Return every item below verbatim, leaving out the pictures.
========
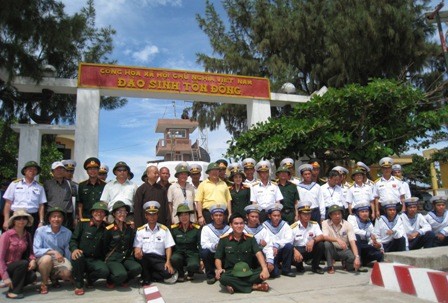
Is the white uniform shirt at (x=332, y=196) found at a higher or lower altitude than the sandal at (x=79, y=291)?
higher

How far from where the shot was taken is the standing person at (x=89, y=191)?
625 centimetres

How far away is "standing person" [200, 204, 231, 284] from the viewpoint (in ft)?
17.7

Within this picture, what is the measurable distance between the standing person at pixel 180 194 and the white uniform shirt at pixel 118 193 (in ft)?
1.98

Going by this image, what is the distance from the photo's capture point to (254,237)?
5.27m

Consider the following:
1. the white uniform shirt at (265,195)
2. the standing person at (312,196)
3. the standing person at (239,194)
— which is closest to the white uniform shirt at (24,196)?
the standing person at (239,194)

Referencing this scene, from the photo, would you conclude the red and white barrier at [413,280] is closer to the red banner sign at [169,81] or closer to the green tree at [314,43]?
the red banner sign at [169,81]

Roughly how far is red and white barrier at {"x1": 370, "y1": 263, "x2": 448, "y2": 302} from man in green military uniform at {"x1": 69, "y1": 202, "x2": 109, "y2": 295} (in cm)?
340

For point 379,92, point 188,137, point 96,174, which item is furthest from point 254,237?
point 188,137

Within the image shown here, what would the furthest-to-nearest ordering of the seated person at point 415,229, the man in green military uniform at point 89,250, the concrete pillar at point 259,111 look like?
the concrete pillar at point 259,111 → the seated person at point 415,229 → the man in green military uniform at point 89,250

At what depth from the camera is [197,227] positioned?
588cm

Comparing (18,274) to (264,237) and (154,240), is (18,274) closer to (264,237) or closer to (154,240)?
(154,240)

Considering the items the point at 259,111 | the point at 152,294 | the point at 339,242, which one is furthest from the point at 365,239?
the point at 259,111

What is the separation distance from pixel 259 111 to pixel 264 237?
6.76 m

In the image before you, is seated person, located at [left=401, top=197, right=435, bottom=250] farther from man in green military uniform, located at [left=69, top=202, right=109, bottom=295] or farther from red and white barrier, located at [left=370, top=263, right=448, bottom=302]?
man in green military uniform, located at [left=69, top=202, right=109, bottom=295]
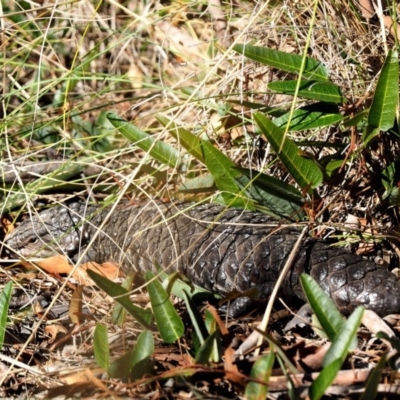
========
### Response
Is the white uniform shirt at (x=332, y=196) found at a higher or lower altitude than the sandal at (x=79, y=291)?
higher

How far from where the shot was taken is the standing person at (x=89, y=191)?
625 centimetres

How far away is "standing person" [200, 204, 231, 284] from the viewpoint (in ft)?
17.7

Within this picture, what is the measurable distance between the standing person at pixel 180 194 and the white uniform shirt at pixel 118 193 (in ft)?
1.98

Going by this image, what is the distance from the photo's capture point to (254,237)?
5.27m

Consider the following:
1. the white uniform shirt at (265,195)
2. the standing person at (312,196)
3. the standing person at (239,194)
— which is closest to the white uniform shirt at (24,196)?
the standing person at (239,194)

Referencing this scene, from the photo, would you conclude the red and white barrier at [413,280] is closer to the red banner sign at [169,81] or closer to the green tree at [314,43]?
the red banner sign at [169,81]

Roughly how far is red and white barrier at {"x1": 370, "y1": 263, "x2": 448, "y2": 302} from man in green military uniform at {"x1": 69, "y1": 202, "x2": 109, "y2": 295} (in cm)?
340

For point 379,92, point 188,137, point 96,174, which item is furthest from point 254,237?
point 188,137

Within the image shown here, what would the furthest-to-nearest ordering of the seated person at point 415,229, the man in green military uniform at point 89,250, the concrete pillar at point 259,111 look like?
the concrete pillar at point 259,111 → the seated person at point 415,229 → the man in green military uniform at point 89,250

At what depth from the camera is [197,227] positioned?
588cm

Comparing (18,274) to (264,237) and (154,240), is (18,274) closer to (264,237) or closer to (154,240)?
(154,240)

Considering the items the point at 259,111 | the point at 152,294 | the point at 339,242, which one is furthest from the point at 365,239?
the point at 259,111

What is the separation distance from pixel 259 111 to pixel 264 237?
6.76 m

In the image before you, is seated person, located at [left=401, top=197, right=435, bottom=250] farther from man in green military uniform, located at [left=69, top=202, right=109, bottom=295] or farther from red and white barrier, located at [left=370, top=263, right=448, bottom=302]?
man in green military uniform, located at [left=69, top=202, right=109, bottom=295]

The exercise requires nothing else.